“You mustn’t think I get the wind up, you know,” he said, “if you ask me a question. You can ask me what you like, you know. And when I can tell you, I’ll tell you. I know you’d never come shoving your nose in like a rat from under the skirting board when nobody’s looking.”
“Even if I seem to,” said Somers, ironically.
“No, no, you don’t seem to. And when I can tell you, I’ll do so. I know I can trust you.”
Somers looked up wondering, and met the meditative dark eyes of the other man resting on his face.
“There’s some of us chaps,” said Jack, “who’ve been through the war and had a lick at Paris and London, you know, who can tell a man by the smell of him, so to speak. If we can’t see the colour of his aura, we can jolly well size up the quality of it. And that’s what we go by. Call it instinct or what you like. If I like a man, slap out, at the first sight, I’d trust him into hell, I would.”

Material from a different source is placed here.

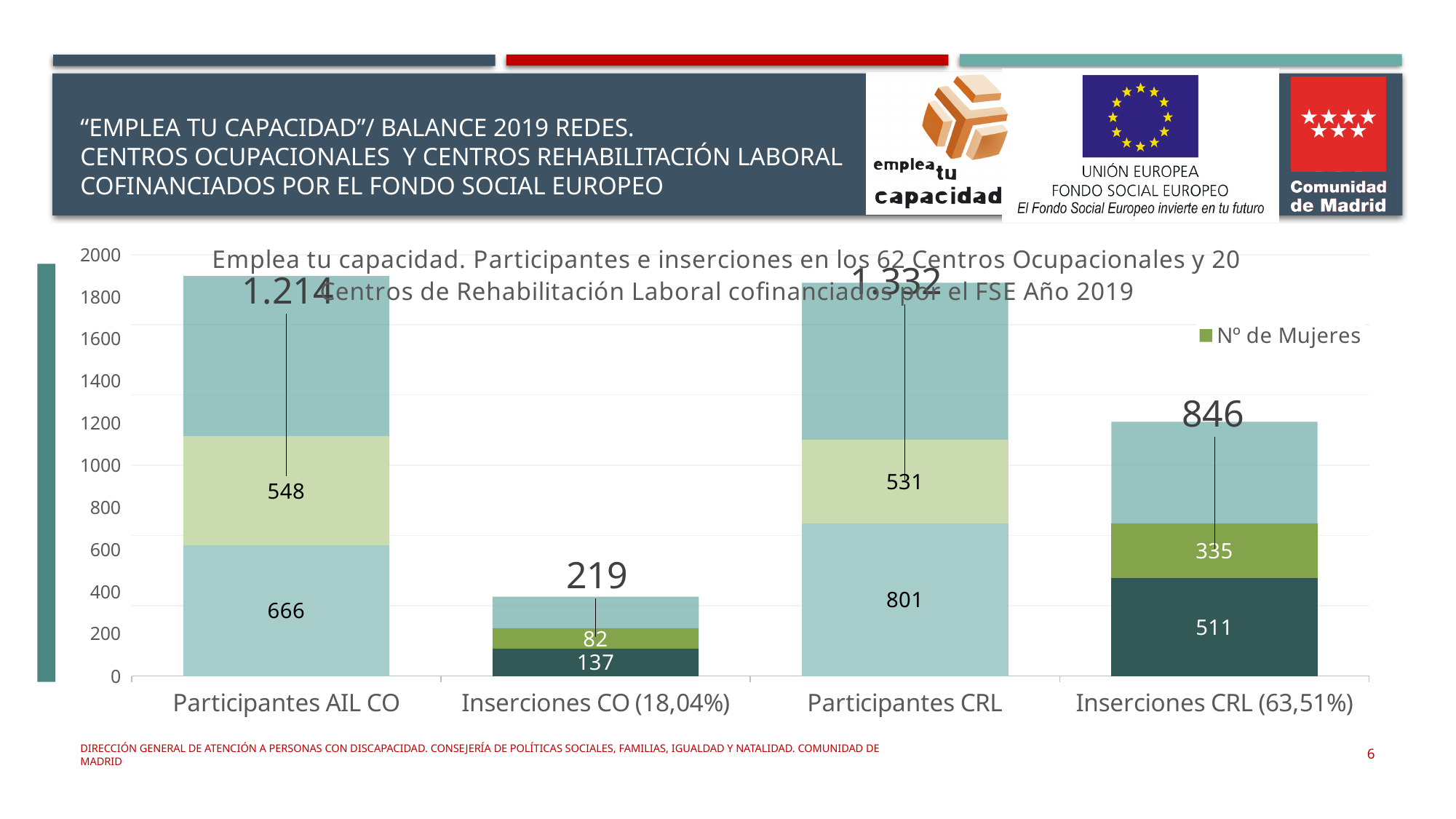
What is the difference between the bottom segment (666) and the middle segment (548) of the Participantes AIL CO bar? 118 What is the total value labelled above the bar for Inserciones CO (18,04%)? 219 What is the value of the bottom segment of the Participantes CRL bar? 801 What is the value of the middle segment of the Inserciones CRL (63,51%) bar? 335 Which category has the highest total value labelled above its bar? Participantes CRL What kind of chart is shown on the slide? bar chart What is the total value labelled above the bar for Participantes CRL? 1.332 Which category has the lowest total value labelled above its bar? Inserciones CO (18,04%) Which legend entry is shown on the chart? Nº de Mujeres What is the total value labelled above the bar for Participantes AIL CO? 1.214 How many categories are shown on the x axis of the chart? 4 What is the total value labelled above the bar for Inserciones CRL (63,51%)? 846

“Fortunately you haven’t anything very risky to trust him with,” laughed Somers.
“I don’t know so much about that,” said Jack. “When a man feels he likes a chap, and trusts him, he’s risking all he need, even by so doing. Because none of us likes to be taken in, and to have our feelings thrown back in our faces, as you may say, do we?”
“We don’t,” said Somers grimly.
“No, we don’t. And you know what it means to have them thrown back in your face. And so do I. There’s a lot of the people here that I wouldn’t trust with a thank-you, I wouldn’t. But then there’s some that I would. And mind you, taking all for all, I’d rather trust an Aussie, I’d rather trust an Australian than an Englishman, I would, and a lot rather. Yet there’s some of the rottenest people in Sydney that you’d find even if you sifted hell over. Rotten—absolute yellow rotten. And many of them in public positions, too. Simply white-anting society, that’s what they’re doing. Talk about public affairs in Sydney, talk about undercurrents of business in Sydney: the wickedest crew on God’s earth, bar none. All the underhanded tricks of a Chink, a blooming yellow Chinaman, and all the barefaced fair talk of an Englishman. There you are. And yet, I’m telling you, I’d rather trust even a Sydney man, and he’s a special sort of wombat, than an Englishman.”
“So you’ve told me before: for my good, I suppose,” laughed Somers, not without irony.